Alpziger is a cow’s milk ricotta produced only in the Alpine pastures of central Switzerland, particularly in the cantons of Fribourg, Bern and Obwalden. The first references to its production can be found in a 12th-century Romansh dictionary, while Grafschaft Greyerz family documents from 1312 contain a more precise mention.
Alpziger is made only in the summer, from the middle of June to the end of September, exclusively from the whey left over after making raw-milk cheeses like Sbrinz and Gruyère. The addition of some whole milk to the whey is optional and depends on the cheesemaker’s tradition.
The production method is simple: The whey is heated to 90°C in special cauldrons, then citric or acetic acid is added.
This lowers the whey’s pH, causing the previously dissolved proteins to coagulate and rise to the surface of the liquid.
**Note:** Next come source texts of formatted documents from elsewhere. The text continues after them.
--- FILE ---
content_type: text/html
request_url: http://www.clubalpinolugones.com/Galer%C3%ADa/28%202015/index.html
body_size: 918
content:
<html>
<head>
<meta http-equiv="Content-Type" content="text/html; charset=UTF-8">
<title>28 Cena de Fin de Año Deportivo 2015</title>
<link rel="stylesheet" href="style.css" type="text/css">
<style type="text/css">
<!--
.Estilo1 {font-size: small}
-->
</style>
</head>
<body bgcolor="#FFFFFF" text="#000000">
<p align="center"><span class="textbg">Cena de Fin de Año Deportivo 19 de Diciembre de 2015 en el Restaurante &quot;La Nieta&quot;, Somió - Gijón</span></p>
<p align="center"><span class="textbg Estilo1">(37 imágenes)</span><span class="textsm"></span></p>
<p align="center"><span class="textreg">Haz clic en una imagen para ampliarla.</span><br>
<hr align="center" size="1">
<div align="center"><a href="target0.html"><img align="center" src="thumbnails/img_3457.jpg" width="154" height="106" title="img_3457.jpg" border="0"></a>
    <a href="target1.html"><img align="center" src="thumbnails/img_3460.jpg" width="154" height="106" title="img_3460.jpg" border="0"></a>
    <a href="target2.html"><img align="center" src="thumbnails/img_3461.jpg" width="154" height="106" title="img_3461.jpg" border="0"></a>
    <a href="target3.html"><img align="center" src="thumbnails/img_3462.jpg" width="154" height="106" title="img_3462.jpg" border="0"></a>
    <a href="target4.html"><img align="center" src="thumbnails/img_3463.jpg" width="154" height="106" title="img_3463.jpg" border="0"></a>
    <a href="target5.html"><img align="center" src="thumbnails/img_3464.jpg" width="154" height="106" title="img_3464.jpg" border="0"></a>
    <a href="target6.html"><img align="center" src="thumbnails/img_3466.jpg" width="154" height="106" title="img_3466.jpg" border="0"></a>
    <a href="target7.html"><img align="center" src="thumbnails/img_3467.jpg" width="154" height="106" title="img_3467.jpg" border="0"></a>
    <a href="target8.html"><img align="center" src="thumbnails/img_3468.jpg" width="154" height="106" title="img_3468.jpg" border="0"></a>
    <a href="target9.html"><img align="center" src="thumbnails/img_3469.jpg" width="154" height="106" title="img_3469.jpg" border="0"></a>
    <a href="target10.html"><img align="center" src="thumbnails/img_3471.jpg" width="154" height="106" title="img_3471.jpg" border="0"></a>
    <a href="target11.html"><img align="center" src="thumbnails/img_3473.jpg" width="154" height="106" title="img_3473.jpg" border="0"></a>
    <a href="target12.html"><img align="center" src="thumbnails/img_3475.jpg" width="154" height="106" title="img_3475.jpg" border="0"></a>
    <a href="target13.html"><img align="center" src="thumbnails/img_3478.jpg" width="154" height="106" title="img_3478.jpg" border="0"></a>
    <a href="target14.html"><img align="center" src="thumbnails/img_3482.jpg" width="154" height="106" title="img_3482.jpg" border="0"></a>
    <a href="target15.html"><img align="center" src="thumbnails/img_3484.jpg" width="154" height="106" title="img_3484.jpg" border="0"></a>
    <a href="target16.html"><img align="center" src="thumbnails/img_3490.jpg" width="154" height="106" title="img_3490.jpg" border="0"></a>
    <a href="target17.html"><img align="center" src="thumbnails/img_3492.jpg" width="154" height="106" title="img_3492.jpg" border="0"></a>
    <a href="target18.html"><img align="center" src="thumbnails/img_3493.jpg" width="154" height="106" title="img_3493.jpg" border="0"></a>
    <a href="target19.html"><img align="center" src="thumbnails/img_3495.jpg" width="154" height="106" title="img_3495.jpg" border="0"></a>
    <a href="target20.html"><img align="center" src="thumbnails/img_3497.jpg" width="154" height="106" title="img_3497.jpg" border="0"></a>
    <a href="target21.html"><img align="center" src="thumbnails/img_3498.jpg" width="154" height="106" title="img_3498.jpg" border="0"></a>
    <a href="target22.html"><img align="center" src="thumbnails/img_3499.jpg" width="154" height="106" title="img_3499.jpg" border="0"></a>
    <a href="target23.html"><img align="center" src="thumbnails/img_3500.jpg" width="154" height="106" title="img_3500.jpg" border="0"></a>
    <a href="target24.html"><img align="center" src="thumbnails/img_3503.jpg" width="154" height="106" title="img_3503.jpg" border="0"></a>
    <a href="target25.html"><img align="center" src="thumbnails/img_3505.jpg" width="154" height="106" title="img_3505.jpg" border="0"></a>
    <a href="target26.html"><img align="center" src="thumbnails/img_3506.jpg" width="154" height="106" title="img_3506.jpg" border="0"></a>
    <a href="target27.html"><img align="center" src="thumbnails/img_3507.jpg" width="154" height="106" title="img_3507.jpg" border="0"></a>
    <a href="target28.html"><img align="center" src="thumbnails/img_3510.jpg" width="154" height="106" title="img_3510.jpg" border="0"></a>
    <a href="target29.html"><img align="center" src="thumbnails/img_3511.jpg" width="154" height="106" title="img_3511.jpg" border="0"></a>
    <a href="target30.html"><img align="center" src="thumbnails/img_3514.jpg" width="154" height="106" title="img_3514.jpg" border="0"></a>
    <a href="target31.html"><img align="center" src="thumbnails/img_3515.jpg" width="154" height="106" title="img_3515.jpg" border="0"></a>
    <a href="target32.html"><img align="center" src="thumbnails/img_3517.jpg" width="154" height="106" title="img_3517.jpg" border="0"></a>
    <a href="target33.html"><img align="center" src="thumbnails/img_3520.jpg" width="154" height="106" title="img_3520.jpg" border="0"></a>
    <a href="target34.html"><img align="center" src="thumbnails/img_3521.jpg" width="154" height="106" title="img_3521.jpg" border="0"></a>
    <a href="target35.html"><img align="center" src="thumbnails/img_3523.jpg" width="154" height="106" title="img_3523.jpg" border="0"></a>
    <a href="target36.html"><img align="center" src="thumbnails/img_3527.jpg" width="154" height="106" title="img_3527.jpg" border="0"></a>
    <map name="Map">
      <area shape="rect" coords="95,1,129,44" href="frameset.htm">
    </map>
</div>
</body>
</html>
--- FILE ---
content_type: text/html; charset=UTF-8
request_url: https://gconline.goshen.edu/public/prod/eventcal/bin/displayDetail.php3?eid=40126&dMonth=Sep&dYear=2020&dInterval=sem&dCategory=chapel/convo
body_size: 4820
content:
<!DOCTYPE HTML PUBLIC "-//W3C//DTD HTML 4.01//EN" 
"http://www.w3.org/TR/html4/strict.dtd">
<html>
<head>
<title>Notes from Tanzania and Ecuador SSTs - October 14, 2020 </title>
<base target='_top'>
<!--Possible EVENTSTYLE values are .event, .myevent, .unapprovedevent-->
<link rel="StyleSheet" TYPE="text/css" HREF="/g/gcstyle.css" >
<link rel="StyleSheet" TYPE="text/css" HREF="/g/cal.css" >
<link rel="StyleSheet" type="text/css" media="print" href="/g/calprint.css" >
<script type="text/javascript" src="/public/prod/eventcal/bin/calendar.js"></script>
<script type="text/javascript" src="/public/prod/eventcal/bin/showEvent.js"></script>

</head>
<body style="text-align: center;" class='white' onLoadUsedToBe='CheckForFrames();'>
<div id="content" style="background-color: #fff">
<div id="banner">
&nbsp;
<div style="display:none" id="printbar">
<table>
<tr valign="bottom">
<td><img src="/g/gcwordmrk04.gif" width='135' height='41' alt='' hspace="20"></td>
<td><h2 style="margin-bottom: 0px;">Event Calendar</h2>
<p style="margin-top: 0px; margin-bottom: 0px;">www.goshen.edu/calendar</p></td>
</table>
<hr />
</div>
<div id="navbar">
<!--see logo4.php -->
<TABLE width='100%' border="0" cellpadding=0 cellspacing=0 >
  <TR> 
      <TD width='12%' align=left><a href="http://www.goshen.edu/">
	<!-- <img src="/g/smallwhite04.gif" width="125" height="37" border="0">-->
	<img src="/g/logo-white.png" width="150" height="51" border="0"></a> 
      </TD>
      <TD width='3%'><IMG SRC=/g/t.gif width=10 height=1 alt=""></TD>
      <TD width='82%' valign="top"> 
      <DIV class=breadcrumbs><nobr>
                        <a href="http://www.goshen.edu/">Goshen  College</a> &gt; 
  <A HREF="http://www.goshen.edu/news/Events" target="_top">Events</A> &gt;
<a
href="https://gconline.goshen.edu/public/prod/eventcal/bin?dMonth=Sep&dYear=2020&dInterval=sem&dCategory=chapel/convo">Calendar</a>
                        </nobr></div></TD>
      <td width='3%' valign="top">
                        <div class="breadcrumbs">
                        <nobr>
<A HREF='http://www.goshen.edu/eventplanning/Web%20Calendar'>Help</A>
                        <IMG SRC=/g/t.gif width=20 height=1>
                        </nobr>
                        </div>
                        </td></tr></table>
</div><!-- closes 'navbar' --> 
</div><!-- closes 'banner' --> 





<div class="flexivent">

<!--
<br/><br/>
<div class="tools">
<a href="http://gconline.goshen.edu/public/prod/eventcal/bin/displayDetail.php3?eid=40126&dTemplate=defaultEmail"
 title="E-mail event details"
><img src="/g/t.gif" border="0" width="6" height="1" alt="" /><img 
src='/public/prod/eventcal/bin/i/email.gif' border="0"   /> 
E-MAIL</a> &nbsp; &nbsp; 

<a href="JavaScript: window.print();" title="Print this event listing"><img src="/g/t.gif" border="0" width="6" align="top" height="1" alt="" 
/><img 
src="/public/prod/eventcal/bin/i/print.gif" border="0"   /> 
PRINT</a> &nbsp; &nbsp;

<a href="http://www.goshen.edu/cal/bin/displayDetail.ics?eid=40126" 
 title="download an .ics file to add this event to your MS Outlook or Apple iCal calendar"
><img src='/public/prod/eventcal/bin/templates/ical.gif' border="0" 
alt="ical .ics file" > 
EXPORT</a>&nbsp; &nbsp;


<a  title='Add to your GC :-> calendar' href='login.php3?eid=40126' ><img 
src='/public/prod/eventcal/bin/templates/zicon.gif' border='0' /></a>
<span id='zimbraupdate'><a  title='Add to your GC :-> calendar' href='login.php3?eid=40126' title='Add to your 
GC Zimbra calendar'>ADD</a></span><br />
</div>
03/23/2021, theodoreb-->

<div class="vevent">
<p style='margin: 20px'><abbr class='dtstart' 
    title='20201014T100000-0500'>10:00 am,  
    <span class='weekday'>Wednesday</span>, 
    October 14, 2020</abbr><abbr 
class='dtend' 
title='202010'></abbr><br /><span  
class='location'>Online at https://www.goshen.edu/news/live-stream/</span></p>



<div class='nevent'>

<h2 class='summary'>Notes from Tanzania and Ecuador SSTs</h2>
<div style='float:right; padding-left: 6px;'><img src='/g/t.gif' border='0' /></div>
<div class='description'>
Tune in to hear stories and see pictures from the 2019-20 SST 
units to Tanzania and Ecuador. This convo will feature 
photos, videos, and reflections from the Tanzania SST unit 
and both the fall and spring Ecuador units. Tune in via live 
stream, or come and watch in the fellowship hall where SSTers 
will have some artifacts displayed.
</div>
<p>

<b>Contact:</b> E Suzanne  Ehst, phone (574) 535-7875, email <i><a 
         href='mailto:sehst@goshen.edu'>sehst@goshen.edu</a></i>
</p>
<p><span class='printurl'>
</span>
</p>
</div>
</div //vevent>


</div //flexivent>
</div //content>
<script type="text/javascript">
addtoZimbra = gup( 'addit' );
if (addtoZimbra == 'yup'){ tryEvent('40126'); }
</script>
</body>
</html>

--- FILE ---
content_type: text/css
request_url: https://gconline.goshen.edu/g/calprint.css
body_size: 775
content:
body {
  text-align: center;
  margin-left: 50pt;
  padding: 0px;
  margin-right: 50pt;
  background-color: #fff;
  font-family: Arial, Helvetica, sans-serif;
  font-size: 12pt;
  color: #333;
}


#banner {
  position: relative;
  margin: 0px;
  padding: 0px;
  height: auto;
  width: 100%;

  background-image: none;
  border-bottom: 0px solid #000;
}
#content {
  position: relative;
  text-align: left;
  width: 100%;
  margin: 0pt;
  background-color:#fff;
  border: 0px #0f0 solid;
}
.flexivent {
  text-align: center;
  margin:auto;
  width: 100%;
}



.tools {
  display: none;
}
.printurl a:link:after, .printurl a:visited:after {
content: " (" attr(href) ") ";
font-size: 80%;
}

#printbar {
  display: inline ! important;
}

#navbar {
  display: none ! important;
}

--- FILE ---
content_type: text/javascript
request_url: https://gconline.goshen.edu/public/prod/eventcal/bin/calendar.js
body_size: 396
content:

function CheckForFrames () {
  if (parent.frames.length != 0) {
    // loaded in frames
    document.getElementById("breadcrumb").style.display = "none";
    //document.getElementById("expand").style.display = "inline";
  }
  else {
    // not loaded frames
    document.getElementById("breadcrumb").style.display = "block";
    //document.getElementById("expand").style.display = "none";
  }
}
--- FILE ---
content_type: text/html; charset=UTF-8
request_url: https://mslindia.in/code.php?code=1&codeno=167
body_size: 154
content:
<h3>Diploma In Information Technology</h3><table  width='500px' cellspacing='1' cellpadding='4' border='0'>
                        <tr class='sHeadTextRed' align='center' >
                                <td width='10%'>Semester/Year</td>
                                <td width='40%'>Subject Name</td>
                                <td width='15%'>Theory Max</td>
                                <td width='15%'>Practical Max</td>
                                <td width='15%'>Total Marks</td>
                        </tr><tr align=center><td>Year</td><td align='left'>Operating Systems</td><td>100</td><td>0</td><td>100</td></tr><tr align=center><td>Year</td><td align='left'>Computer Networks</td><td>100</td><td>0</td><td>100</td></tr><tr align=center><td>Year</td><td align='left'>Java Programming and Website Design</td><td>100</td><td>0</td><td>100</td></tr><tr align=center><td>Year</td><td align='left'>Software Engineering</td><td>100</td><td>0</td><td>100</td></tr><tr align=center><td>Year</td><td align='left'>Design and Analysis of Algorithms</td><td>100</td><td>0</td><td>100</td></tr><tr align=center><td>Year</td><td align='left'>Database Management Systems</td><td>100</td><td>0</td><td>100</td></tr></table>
The mass is then cut, wrapped in cloths and left to drain for a few hours over the cauldron. After about a day of aging, the Ziger is ready to be eaten fresh, or it can be aged, and is sometimes smoked. The fresh ricotta is mostly used to fill cakes or breads. One classic recipe is for Zigerkrapfen, delicious little fried pastries filled with Ziger.
The project's first step is to try and increase the number of producers in the ricotta's historic area, maintaining production in mountain dairies in the Swiss Alps. This should make it possible to have a reliable supply of quality Alpziger every summer, produced only by dairies that work with raw milk. Because it is a delicate and highly perishable product, and therefore not easily marketable on its own, the second phase of the project will involve artisans-bakers, pastry chefs and confectioners-to encourage them to use Presidium Alpziger to fill their specialties.